Due to this week’s correction, the bears have finally managed to apply brakes on the ongoing euphoria. We saw weakest weekly performance after nearly 8 months as Nifty shed more than 2 percent to conclude the October month convincingly below 17,700. Since last week or so, Nifty started to look a bit nervous but banking was providing a strong helping hand and hence, we did not see any major damage in benchmark. But then, the financial space also succumbed to the broader market weakness – tumbling over 3 percent. This imposed tremendous pressure on Nifty and in the process, Nifty had to finally surrender the sheet anchor support of 18,000.

In fact, due to aggrandized selling, it just hastened towards the next key support of 17,600. Since last few days, we have been maintaining our cautious stance on the market and even though market was making new highs, we maintained our skepticism and repeatedly advised booking profits. When market was not correcting, this might have sounded senseless, but historically it’s proven, when things look hunky-dory all around, the euphoric situation takes place and that is the time when market strikes back. This is exactly what we witnessed in last couple of weeks.

Technically speaking, due to this late dominance from bears, we can observe few important developments on charts. Firstly, the ‘Lower Top Lower Bottom’ on daily chart after breaking below 18,000, which coincided with the violation of the key short-term moving average of ’20-day EMA’ (exponential moving average). More importantly, if we take a glance at the monthly chart, we can see a formation of ‘Shooting Star’ pattern, which certainly does not bode well for the bulls.

Going ahead, since the market is a bit oversold, we may see some relief move in between, but traders should not get carried away by such rebounds. On the higher side, 18,000–18,100 would now be seen as immediate hurdles and any bounce back towards it, should be used to lighten up longs. On the flipside, we may see this corrective move extending towards 17,450 first and if things worsened then the possibility of sliding towards 17,200 – 17,000 cannot be ruled out. We reiterate on staying light and avoiding any kind of bottom fishing for a while.

Here is one buy call and one sell call for next 2-3 weeks:

Vimta Labs: Buy | LTP: Rs 349.75 | Stop Loss: Rs 298 | Target: Rs 385 | Return: 10.1 percent

This has been a steady performer over the past year and a half. Recently, lot of stocks especially from the broader market, underwent a decent price correction. This stock seems to be in a complete denial mode as it not only refused to correct but also managed to clock fresh record high this week, which is a sign of inherent strength.

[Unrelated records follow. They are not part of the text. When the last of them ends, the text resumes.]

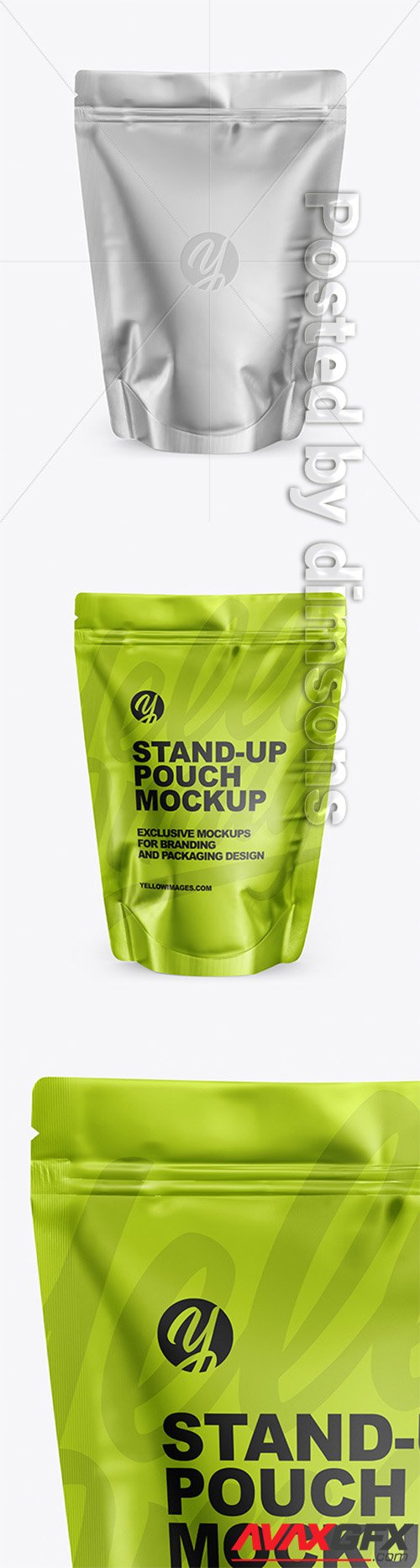Metallic Stand-Up Pouch Mockup 65203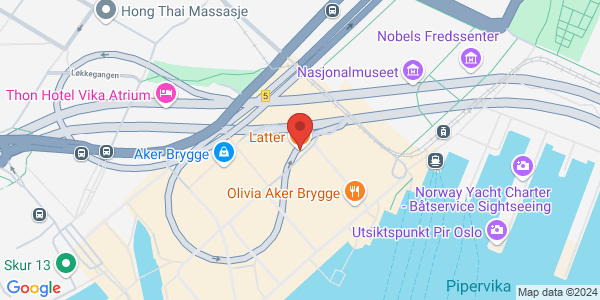 Map displaying event location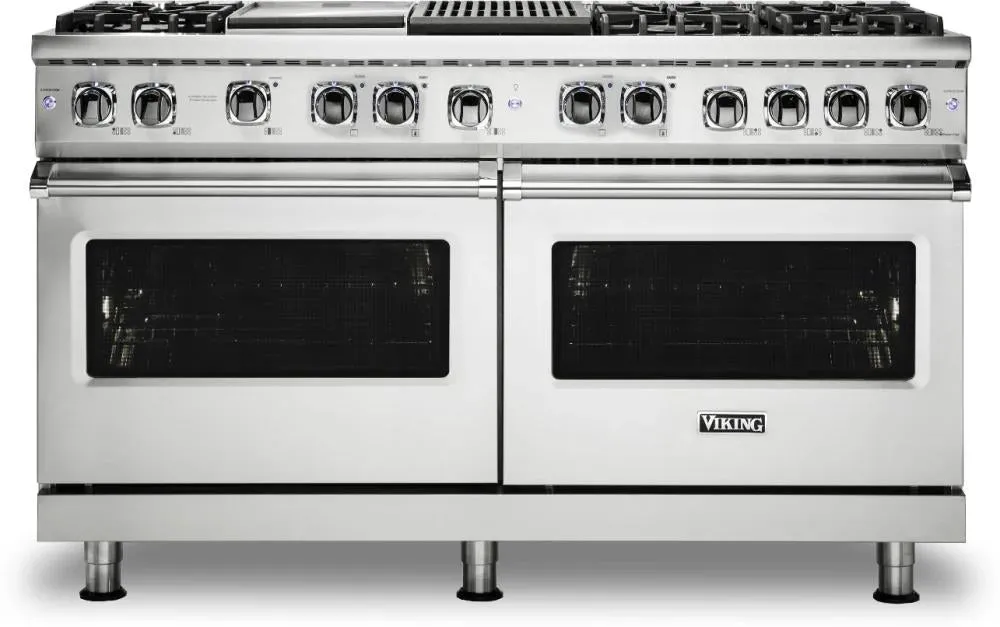 Viking 5 Series VDR5606GQSS 60" Stainless Professional Dual Fuel Range 2023Model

Technically speaking, we can see stock traversing the ‘Neckline’ level of Rs 340 with substantial rise in volumes. In addition, the stock prices remained quiet when we witnessed a strong correction in market in last couple of sessions.

We expect this outperformance to continue and despite having a cautious stance on the market, we recommend buying on a decline around Rs 335 – 325 for a short term target of Rs 385. The stop loss can be placed at Rs 298.

Image2431102021

Reliance Industries: Sell | LTP: Rs 2,536.25 | Stop Loss: Rs 2,600 | Target: Rs 2,450 | Return: (3.4) percent

Mostly we do not associate this stock with the term ‘Weakness’. Undoubtedly the higher degree trend still remains strongly bullish and purely with a near term, we can see some signs of profit booking.

Overall, the price formation is quite similar to Nifty as we can see a ‘Lower Top Lower Bottom’ formation on daily chart along with prices sliding below the key moving averages.

In addition, the monthly candle resembles a ‘Shooting Star’ pattern, which again does not augur well. Since it has already corrected a bit, we advise traders to short on a bounce for a near term target of Rs 2,450. The stop loss can be placed at Rs 2,600.